■ Extract provided:
★ ★ ★ ★

Answers to Frequent Asked Questions

1.      Copyright (CR) protects original works of authorship including literary, dramatic, musical, and artistic works such as poetry, novels, movies, songs, computer software and architecture.

2.      Copyright does NOT protect facts, ideas, systems, or methods of operation

3.      Copyright may protect the way things are expressed.

4.      Copies of all works under copyright protection that have been published in the U.S. are required to be deposited in the Copyright Office within three months of the date of first publication.

5.      Reasons to Register Copyright

a.       To have facts on public record and certificate of registration.

b.      Eligible for statutory damages and attorney’s fees.

c.       Prima facie evidence if registered w/in 5 years of publication.

6.      Registering Copyright

a.       Application Form

b.      $30 fee

7.      Deposit

a.       Unpublished – one copy

b.      Published – two copies

c.       Photographs for visual works

8.      Works created after January 1, 1978 are not subject to renewal.

★ ★ ★ ★

Part of a data file
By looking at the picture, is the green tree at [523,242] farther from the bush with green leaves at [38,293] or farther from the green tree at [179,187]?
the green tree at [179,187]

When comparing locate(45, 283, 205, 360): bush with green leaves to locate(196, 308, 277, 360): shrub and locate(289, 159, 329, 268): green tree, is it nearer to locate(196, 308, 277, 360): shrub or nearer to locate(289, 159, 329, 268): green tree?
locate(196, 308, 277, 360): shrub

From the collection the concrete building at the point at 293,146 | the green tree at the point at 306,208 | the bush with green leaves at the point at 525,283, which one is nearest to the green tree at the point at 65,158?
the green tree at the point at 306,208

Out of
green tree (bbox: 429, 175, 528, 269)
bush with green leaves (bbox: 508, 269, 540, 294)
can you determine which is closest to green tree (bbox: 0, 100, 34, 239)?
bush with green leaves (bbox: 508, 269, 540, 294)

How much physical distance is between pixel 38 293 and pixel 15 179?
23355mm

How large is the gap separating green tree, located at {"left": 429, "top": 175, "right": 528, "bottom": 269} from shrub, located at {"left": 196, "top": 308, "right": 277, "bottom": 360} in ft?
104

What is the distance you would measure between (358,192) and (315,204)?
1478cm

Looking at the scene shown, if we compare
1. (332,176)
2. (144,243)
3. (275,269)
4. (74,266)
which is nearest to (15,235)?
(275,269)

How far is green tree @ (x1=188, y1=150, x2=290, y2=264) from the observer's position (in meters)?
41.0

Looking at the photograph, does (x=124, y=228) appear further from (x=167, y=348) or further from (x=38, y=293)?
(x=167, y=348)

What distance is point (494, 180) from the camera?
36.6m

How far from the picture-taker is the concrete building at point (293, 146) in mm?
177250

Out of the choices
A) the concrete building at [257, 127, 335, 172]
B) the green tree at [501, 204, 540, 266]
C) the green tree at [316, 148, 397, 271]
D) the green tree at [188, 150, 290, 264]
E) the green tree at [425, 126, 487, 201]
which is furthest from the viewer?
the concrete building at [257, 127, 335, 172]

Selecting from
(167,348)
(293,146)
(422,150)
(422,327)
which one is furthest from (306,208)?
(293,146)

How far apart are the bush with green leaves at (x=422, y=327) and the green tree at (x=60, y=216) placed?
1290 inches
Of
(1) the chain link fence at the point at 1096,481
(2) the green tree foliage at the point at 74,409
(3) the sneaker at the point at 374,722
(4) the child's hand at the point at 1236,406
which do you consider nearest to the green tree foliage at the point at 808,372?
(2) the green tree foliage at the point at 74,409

★ ★ ★ ★

■ Exercise requirements:
[1] Can you turn the stretch of the records from the line containing "What distance is" through the end of the records into a numbered list, leaving out blank lines?
[2] Can you go on with the copyright FAQ from where it stops?
The records have no connection to the text about copyright.

■ The replies:
[1]
1. What distance is point (494, 180) from the camera?
2. 36.6m
3. How far from the picture-taker is the concrete building at point (293, 146) in mm?
4. 177250
5. Out of the choices
6. A) the concrete building at [257, 127, 335, 172]
7. B) the green tree at [501, 204, 540, 266]
8. C) the green tree at [316, 148, 397, 271]
9. D) the green tree at [188, 150, 290, 264]
10. E) the green tree at [425, 126, 487, 201]
11. which is furthest from the viewer?
12. the concrete building at [257, 127, 335, 172]
13. Selecting from
14. (167,348)
15. (293,146)
16. (422,150)
17. (422,327)
18. which one is furthest from (306,208)?
19. (293,146)
20. How far apart are the bush with green leaves at (x=422, y=327) and the green tree at (x=60, y=216) placed?
21. 1290 inches
22. Of
23. (1) the chain link fence at the point at 1096,481
24. (2) the green tree foliage at the point at 74,409
25. (3) the sneaker at the point at 374,722
26. (4) the child's hand at the point at 1236,406
27. which do you consider nearest to the green tree foliage at the point at 808,372?
28. (2) the green tree foliage at the point at 74,409

[2]
9.      Architectural works became subject to CR protection on December 1, 1990.

10.  Only the transferee (by will, by inheritance) can register CR in a diary.  Copyright is the right of the author of the work or the author’s heirs or assignees, not the one who owns the physical work itself.

11.  The creator of an original expression in a work is the author.  The author is also the owner of CR unless there is a written agreement by which the author assigns the CR to another person or entity, such as a publisher.  In cases of works made for hire the employer or commissioning party is considered to be the author.

12.  Publication

a.       The distribution of copies or phonorecords of a work to the public by sale or other transfer of ownership, or by rental, lease, or lending.  The offering to distribute copies or phonorecords to a group of persons for purposes of further distribution, public performance, or public display constitutes publication.  A public performance or display of a works does not itself constitute a publication.

b.      Publication occurs on the date on which copies of the work are first made available to the public.

c.       Publication is not necessary for CR protection.

d.      Publication occurs at the discretion and initiative of the CR owner.

13.  The owner may transfer all or part of the rights in a CR work to another.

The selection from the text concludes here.